▶ _KUTIPAN TULISAN_
□ □ □ □ □ □ □
Sweetest Nightmare

Berani Bermimpi adalah Berani Mengambil Risiko dan Kesempatan

Dear, SA

Ini tentu saja akan menjadi tulisan terakhir di bulan April 2012. Tulisan yang mungkin akan menutup bulan ini dengan senyum saya yang lebar, meski kadang terpaksa saya harus menarik nafas dalam.

Entahlah bagaimana bisa kau hadir. Memberi seulas senyum yang tidak lagi ditarik oleh sudut bibirku.

Aku menyihirmu-memantraimu, begitu katamu. Tidak. Aku tidak melakukannya. Kau tiba-tiba tersenyum pada gadgetmu, hingga menurut temanmu kau seperti orang bodoh. Itu juga bukan karena mantraku. Duh! Aku benar-benar tidak memantraimu. Tapi akhirnya kau memilih untuk tidak bangun dari mantraku.

Sesuatu yang membuatku berpikir, apakah kau yang selama ini tertutup oleh awan kelabu yang kucipta sendirian. Di sini. Menjadikannya gelap. Atau kau memang matahari yang tiba-tiba datang menembus awan gelap. Dan akhirnya kita kini sedang berada pada payung yang menaungi hujan badai dan terik matahari.

Aku mungkin childish, bagimu. Iya! Tapi, kumohon jangan terlalu dewasa bagiku. Ini berat buatku. Setelah semua hal yang kita bagi malam itu, maka jarak membuatku sangat sensitif. Seakan ia mampu membunuhku.

Baiklah. Kusimpan pesanmu, bahwa kau akan berjuang demi kita. Aku pun demikian. Akan kujaga apa yang telah kau percayakan padaku. Kutunggu kau di batas akhir perjuangan kita. Bukan hanya demi kita, tapi juga demi mereka.

Semoga ini akan menuju akhir dari penantian panjang yang diridhoi oleh Yang Maha Mencintai.
Pict here!
 Distance does not ruin people's relationship.
You don't have to see someone everyday to be in love.
 

Menyimak Kisahmu


Kita memulainya sebagai dua sahabat. Kita seperti bocah SD yang sering berbagi makan siang. Kita seperti anak SMP yang suka bolos sekolah. Kita pun seperti ABG SMA yang sedang mencari jati diri. Entah sejak kapan, aku benar-benar lupa. Dan pastinya bukan hal yang terlalu penting kapan kita mengikrarkan diri sebagai sahabat. Semua berjalan apa adanya, tanpa ada sedikit pun yang berlebihan.

Siang itu (masih agak pagi sebenarnya) kita duduk menghadap sebuah meja kecil. Segelas jus melon nyaris habis setengah begitu pelayan meyajikannya ke hadapanku. Bukan karena haus. Bukan. Aku sedang sangat gugup untuk memulai bertanya padamu. Aku tak tahu harus mulai darimana. Karena aku tahu ini semua hal tak baik bagimu, mungkin bagiku juga.
□ □ □ □ □ □ □
▶ _DATA YANG DIBERIKAN_
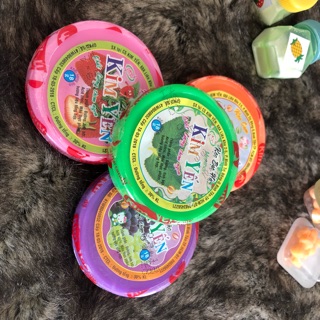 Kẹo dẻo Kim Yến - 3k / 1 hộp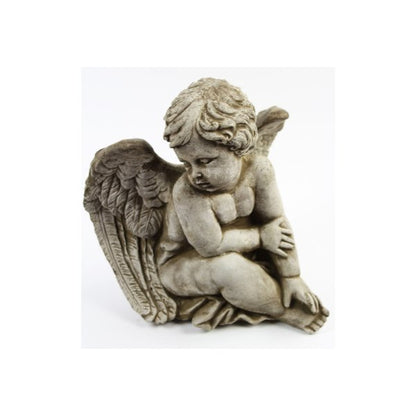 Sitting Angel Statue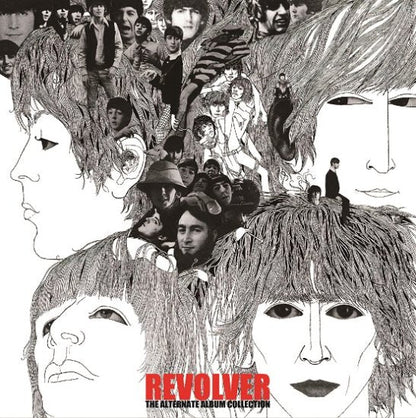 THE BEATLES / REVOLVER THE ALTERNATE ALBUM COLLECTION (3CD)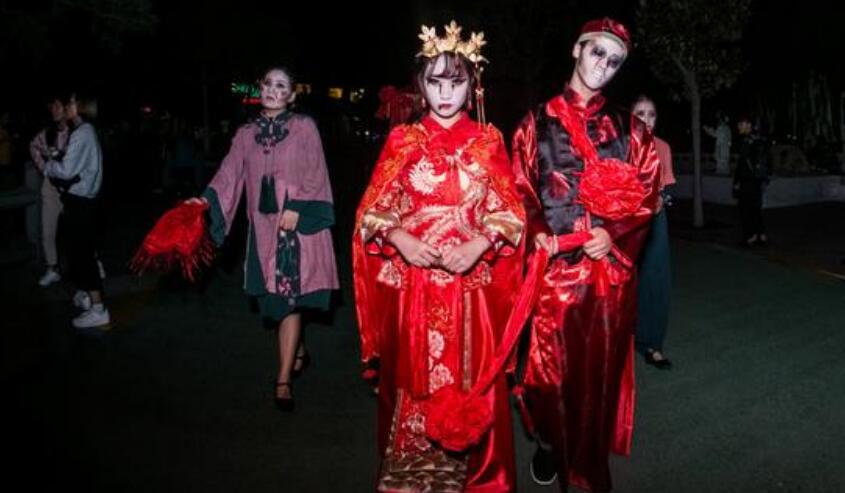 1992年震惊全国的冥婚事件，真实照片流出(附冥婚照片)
□ □ □ □ □ □ □
Dalam kutipan tulisan, minuman apa yang disajikan pelayan ke hadapan pencerita pada siang itu? Kerjakan hanya dengan berpegang pada kutipan tulisan.

Segelas jus melon.